For instance, whenever ‘possum was served at the pioneer board they who partook carried their plates for the purpose to a side table. “The look of the animal’s tail is enough for me–it curls,” he would say.
“So does a pig’s tail curl,” his son used to remonstrate sensibly.
“Not having kept a straight course so long,–then twirling up deceitfully like a second thought. This fellow is a monstrosity,–and his wife has a pocket for a cradle,–and I don’t know who they are nor where they came from,–they were left over from before the Flood, perhaps,–they look somehow prehistoric to me. I am not acquainted with the family.”
And turning his head aside he would wave away the dainty, the delight of the pioneer epicure time out of mind.

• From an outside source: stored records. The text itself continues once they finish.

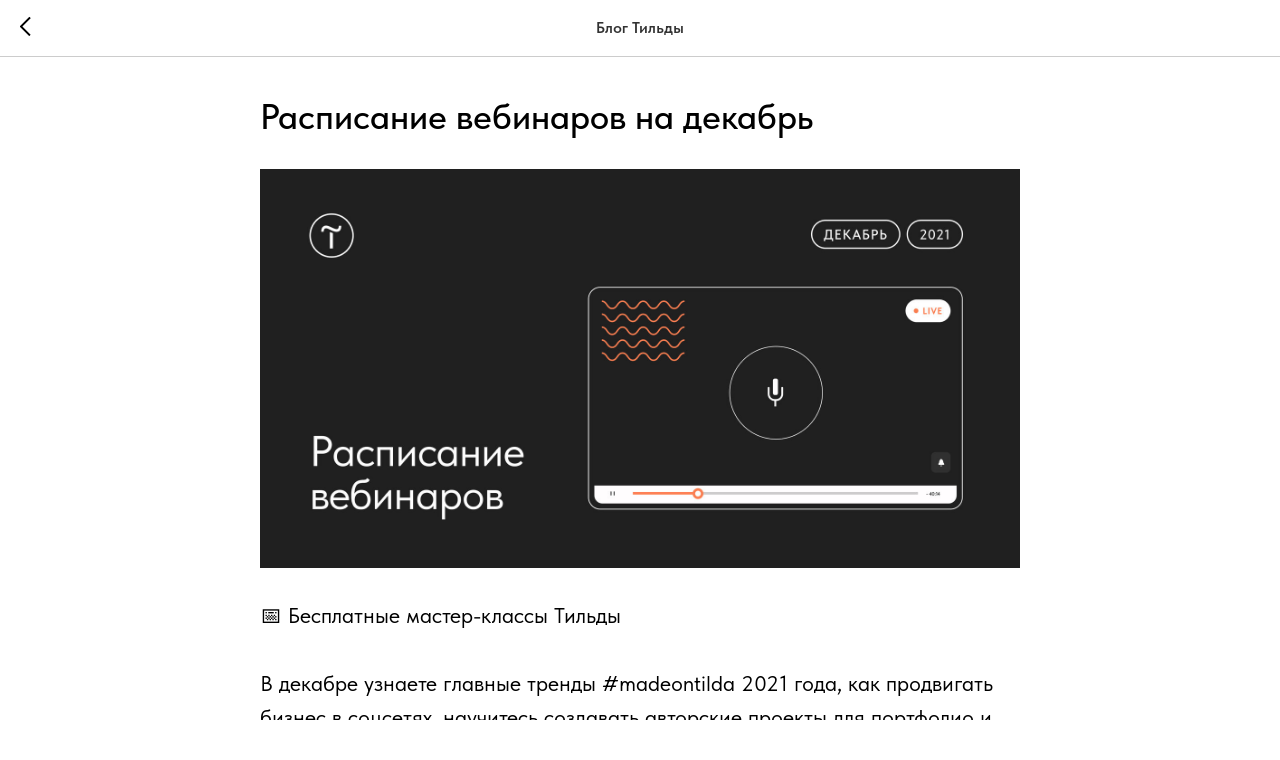

--- FILE ---
content_type: text/html; charset=UTF-8
request_url: https://members.tildaapi.com/api/getstyles/
body_size: 502
content:
{"status":"ok","data":{"controlblock":{"user_size":"60px","user_size_mobile":"60px","user_background":"#000000","user_background_opacity":"80","user_border_color":"#ffffff","user_vertical_coordinate_px":"20px","user_vertical_coordinate_mobile_px":"35px","user_horizontal_coordinate_px":"20px","user_horizontal_coordinate_mobile_px":"10px"},"welcomepage":{"typeId":"default","ordersManagementShowOrders":true,"ordersManagementShowPurchased":true,"ordersManagementShowAddresses":true,"ordersManagementShowProfile":true},"registrationpage":[],"fonts":{"rf_id":"","bgcolor":"","gf_fonts":"","textfont":"TildaSans","tf_fonts":"","fontsswap":"","linecolor":"","linkcolor":"var(--uc-color-color-zTVi6rTV,#333333)","textcolor":"","typekitid":"wrw2dmr","headlinefont":"TildaSans","myfonts_json":"","textfontsize":"22","customcssfile":"","headlinecolor":"","linklinecolor":"#ff6d3a","linkcolorhover":"var(--uc-color-color-zTVi6rTV,#333333)","linklineheight":"1px","textfontweight":"400","tf_fonts_selected":"","headlinefontweight":"500","linklinecolorhover":"#ffb53a"},"allowselfreg":true,"logolink":null,"projectlang":"","userplan":99}}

The diplomatic reason, however, that Richard Mivane was wont to shove off his grandchildren from the arm of that stately chair was that here they got on his blind side,–his simple, grandfatherly, affectionate predilection. The touch of them, their scrambling, floundering, little bodies, their soft pink cheeks laid against his, their golden hair in his clever eyes, their bright glances at close range,–he was then like other men and could deny them nothing! His selfishness, his vanity, his idleness, his frippery were annulled in the instant. He was resolved into the simple constituent elements of a grandfather, one part doting folly, one part loving pride, and the rest leniency, and he was as wax in their hands.